Full of flavor from grilled pineapple and a lemon-peppery punch, this shrimp salad is an all-time favorite, super easy, healthy and a fast idea for a weeknight supper.
- 1 ½ pounds of peeled and deveined large shrimp
- 1 tablespoon of avocado oil
- 1 tablespoon of lemon pepper
- 1 fresh pineapple, cored and cut into ¾ inch thick slices
- ¼ cup of mayonnaise
- 2 tablespoons of honey
- 2 tablespoons of fresh lime juice
- ¼ teaspoon of hot pepper flakes
- 8 ounces of mixed greens like baby spinach, arugula, etc…
- ¼ cup of fresh cilantro
Preheat grill to medium-high heat.
Thread shrimp into metal skewers and brush with avocado oil. Sprinkle shrimp and pineapple slices with lemon pepper.

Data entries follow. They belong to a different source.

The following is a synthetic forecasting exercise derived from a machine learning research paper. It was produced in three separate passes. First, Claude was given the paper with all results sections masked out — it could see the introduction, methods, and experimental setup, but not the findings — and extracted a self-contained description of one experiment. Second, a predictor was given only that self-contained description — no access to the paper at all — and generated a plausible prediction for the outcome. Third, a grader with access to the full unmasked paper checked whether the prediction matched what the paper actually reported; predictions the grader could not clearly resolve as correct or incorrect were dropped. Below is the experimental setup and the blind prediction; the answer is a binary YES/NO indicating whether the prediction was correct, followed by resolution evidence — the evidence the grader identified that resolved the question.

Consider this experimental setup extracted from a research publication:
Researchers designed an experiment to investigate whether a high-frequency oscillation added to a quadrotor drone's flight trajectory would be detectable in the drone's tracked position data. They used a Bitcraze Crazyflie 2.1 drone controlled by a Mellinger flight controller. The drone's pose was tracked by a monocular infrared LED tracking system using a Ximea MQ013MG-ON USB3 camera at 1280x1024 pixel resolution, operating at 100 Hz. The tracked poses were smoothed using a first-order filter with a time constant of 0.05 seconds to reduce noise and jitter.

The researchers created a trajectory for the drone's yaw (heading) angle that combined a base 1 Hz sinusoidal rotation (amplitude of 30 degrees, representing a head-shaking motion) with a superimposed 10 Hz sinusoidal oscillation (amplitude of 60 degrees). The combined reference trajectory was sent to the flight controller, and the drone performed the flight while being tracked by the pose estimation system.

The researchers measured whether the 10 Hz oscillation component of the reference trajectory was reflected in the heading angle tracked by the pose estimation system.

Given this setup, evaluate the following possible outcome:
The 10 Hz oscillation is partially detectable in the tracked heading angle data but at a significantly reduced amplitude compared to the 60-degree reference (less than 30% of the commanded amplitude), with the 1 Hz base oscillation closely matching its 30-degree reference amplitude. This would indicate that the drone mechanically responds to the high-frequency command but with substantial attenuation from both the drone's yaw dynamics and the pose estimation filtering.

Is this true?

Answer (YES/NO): NO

Brush grill racks with avocado oil or coat them with cooking spray. Place pineapple and shrimp skewers on the racks and grill them for about 4 minutes per side.

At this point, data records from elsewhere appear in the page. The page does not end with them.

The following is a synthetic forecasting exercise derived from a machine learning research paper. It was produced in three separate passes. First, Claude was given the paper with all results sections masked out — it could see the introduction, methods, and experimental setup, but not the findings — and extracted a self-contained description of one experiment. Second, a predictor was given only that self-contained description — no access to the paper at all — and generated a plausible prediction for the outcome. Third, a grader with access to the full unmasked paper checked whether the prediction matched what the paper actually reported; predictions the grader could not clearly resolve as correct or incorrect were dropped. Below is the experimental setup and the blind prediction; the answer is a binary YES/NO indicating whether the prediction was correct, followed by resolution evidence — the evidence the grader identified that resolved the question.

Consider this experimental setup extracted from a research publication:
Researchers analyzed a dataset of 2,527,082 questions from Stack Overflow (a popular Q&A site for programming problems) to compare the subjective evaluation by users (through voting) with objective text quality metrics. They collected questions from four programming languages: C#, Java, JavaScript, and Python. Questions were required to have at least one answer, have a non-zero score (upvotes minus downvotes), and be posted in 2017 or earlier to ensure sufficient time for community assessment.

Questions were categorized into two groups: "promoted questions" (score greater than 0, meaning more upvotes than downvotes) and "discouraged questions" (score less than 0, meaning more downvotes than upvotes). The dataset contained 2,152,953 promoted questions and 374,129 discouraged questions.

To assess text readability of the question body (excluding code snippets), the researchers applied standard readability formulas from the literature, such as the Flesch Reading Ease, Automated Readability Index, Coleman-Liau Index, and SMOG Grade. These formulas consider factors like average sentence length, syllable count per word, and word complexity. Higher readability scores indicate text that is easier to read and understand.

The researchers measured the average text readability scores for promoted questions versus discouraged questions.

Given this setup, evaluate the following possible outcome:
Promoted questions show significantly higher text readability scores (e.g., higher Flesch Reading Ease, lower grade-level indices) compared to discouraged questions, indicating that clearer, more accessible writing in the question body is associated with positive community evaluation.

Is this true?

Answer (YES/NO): NO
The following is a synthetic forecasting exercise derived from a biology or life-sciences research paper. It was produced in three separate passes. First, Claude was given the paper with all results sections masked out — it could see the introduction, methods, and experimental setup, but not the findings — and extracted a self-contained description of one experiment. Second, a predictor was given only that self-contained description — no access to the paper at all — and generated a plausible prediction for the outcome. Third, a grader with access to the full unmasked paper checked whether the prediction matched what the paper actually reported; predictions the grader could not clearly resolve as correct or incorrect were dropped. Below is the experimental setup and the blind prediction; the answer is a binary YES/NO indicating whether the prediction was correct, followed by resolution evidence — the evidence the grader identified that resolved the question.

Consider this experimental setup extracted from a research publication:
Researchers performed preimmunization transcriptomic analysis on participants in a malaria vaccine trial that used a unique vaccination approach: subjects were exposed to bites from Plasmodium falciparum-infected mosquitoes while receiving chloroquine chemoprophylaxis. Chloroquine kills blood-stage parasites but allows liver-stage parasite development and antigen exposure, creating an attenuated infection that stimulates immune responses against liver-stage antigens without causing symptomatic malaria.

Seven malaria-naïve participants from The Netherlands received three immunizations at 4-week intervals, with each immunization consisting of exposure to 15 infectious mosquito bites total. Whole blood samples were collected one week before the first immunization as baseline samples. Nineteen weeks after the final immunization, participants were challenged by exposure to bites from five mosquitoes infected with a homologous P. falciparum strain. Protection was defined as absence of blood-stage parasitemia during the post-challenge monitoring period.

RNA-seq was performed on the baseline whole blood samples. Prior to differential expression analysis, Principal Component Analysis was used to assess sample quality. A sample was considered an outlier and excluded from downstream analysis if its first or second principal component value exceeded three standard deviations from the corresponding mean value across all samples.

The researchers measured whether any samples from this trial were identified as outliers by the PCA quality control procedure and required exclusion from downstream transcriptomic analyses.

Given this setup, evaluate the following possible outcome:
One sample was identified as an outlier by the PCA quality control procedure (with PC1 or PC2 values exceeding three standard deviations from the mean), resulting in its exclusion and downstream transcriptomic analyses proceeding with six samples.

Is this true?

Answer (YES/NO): YES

Cut pineapple slices into bite-size pieces.
In a small mixing bowl, whisk mayonnaise, honey and lime juice, mix in cilantro and hot pepper flakes.
Divide salad greens between 4 plates, top it with grilled shrimp and pineapple and drizzle with honey and mayo dressing.
Preparation Time: about 18 minutes
Grill Time: about 8 minutes
Recipe inspired by Cooking Light ’20 Minute Meals’ magazine from April 10, 2015.